In 1991, an epidemic of cholera, which had earlier been eradicated in Peru, claimed around 6,000 lives and caused illness among another 800,000. It spread from Peru to Columbia, Brazil, Chile, Guatemala. Berry describes it as 'one of the major epidemics of the twentieth century', and says precaution played a part in causing it. It has since been discovered that the epidemic was, in part, a result of the Peruvian authorities' decision to stop chlorinating drinking water supplies - and that one reason they stopped doing this was because reports issued by the American Environmental Protection Agency had claimed there was a link between drinking chlorinated water and an increased risk of cancer...

In some third world countries where malaria had been all but eradicated over the past 20 years, there have been epidemics of the disease since DDT was restricted. Currently malaria is on the rise in all the tropical regions of the planet; in 2000, it killed more than one million and made 300million seriously ill. 'Campaigners claimed that DDT was bad for the environment; they said that it caused harm to American birds of prey. I'm sorry, but why should people in the third world at risk from malaria care about American birds of prey? Decisions about these things should be based on local needs and on empirical evidence....

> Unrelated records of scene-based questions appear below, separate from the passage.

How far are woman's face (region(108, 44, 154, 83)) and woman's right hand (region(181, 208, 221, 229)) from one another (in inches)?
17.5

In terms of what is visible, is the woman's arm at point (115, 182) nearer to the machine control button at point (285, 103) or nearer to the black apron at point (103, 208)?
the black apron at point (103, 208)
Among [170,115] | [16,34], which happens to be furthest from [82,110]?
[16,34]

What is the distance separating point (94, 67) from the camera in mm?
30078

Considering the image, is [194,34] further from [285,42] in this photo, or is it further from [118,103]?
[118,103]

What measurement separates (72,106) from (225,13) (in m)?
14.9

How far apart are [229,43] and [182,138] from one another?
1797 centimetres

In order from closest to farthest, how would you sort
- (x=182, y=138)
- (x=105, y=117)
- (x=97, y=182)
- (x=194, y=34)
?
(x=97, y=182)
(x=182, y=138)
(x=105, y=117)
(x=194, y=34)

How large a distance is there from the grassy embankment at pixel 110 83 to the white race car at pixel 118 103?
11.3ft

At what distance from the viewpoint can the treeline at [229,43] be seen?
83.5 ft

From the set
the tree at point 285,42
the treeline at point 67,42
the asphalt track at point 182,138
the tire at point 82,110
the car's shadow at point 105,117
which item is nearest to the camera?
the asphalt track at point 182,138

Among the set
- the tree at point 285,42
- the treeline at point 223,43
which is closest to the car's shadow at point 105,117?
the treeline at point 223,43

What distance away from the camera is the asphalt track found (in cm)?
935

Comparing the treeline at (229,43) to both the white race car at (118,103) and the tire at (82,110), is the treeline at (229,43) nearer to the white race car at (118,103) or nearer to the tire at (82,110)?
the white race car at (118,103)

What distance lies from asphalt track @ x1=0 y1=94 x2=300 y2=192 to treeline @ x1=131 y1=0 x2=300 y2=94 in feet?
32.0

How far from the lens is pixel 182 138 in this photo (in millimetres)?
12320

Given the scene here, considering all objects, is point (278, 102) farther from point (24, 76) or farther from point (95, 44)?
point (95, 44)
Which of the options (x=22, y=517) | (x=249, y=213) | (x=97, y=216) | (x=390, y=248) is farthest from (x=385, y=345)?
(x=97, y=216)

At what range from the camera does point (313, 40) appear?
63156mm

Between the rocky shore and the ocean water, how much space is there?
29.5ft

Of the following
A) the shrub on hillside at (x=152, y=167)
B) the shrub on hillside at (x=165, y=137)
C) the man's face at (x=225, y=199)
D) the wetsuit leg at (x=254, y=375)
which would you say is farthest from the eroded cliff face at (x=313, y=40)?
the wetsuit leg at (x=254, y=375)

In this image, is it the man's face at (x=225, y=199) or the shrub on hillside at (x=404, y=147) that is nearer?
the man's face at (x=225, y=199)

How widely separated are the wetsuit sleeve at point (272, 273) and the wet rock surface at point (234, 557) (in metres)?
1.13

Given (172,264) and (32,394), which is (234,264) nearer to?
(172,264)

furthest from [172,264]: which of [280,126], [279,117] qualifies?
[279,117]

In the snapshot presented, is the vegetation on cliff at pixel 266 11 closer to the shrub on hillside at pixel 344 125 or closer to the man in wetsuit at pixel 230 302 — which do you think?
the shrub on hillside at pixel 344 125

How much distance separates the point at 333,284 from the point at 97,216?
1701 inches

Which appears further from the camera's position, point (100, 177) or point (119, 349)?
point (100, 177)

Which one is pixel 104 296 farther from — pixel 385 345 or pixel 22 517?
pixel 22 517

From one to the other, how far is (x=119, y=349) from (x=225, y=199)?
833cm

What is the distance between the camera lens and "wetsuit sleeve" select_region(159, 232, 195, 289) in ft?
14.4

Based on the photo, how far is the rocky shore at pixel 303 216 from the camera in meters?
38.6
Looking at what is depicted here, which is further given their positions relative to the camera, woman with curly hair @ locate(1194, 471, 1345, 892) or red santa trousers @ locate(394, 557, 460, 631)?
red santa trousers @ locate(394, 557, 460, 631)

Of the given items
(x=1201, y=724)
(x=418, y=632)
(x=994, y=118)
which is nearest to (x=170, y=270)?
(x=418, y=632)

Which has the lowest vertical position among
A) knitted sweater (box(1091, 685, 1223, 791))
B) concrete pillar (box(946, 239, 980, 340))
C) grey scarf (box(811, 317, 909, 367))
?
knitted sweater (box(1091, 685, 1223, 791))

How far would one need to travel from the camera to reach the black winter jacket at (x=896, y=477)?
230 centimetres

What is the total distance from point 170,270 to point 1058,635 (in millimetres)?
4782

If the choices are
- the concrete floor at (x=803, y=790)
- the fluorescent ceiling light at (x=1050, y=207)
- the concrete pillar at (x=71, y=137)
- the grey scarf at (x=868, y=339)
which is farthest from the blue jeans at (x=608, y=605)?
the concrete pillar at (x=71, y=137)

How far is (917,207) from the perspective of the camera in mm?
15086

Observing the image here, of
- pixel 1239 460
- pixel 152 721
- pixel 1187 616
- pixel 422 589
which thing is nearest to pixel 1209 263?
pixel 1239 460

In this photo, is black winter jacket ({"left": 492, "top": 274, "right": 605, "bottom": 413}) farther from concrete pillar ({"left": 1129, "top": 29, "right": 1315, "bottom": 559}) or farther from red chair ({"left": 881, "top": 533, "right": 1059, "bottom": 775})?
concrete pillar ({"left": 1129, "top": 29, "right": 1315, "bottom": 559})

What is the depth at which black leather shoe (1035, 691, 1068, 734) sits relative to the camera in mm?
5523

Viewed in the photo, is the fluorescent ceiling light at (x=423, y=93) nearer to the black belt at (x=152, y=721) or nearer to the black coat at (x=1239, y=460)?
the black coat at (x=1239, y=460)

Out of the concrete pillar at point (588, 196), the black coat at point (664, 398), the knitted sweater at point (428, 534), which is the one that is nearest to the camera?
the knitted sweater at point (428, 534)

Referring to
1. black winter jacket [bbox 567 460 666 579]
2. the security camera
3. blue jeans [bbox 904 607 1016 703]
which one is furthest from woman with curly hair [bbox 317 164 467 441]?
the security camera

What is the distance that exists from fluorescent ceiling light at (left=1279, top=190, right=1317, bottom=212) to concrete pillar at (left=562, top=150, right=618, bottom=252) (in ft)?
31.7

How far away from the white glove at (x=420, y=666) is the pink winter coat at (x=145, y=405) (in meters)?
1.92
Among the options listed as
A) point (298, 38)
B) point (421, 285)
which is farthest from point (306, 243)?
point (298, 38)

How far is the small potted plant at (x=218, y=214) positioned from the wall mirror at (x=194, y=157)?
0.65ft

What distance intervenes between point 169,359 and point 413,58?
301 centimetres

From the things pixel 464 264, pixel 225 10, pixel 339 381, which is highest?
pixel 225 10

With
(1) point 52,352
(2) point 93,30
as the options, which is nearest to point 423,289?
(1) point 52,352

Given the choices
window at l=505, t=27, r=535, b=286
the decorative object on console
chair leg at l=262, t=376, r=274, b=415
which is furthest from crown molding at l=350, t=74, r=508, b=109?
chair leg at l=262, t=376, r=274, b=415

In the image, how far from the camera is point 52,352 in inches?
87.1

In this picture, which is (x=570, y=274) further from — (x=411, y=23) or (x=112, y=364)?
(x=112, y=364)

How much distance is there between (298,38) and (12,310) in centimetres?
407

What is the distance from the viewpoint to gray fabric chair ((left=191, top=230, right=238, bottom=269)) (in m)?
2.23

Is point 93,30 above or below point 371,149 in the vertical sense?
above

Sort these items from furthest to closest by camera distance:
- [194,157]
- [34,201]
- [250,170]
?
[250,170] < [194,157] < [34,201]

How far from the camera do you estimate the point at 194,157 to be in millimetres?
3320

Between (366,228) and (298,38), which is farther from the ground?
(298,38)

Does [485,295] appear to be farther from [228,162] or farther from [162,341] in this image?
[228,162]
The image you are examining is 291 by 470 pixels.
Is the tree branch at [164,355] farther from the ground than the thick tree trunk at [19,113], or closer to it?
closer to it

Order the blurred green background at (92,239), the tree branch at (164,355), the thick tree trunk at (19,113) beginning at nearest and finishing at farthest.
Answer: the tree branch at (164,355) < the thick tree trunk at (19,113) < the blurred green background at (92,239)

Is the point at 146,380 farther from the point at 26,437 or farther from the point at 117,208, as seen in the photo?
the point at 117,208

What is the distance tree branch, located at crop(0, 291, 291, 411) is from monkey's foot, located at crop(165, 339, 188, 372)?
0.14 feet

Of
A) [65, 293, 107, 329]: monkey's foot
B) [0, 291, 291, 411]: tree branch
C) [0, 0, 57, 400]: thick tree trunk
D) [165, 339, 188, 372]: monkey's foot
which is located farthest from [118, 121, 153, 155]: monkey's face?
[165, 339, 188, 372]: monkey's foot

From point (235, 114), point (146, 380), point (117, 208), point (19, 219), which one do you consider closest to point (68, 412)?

We should not be in a position to restrict the use of GM in the third world. As an African said recently, "You go ahead and ban GM crops, but can we eat first?"' Berry says the restriction of the use of potentially life-saving technologies in the third world is 'a kind of environmental imperialism"

If you didn't realize how much Greenies hate people, you would think they were crazy. They are not. They are evil. "By their fruits shall ye know them"


Many people would like to be kind to others so Leftists exploit that with their nonsense about equality. Most people want a clean, green environment so Greenies exploit that by inventing all sorts of far-fetched threats to the environment. But for both, the real motive is to promote themselves as wiser and better than everyone else, truth regardless.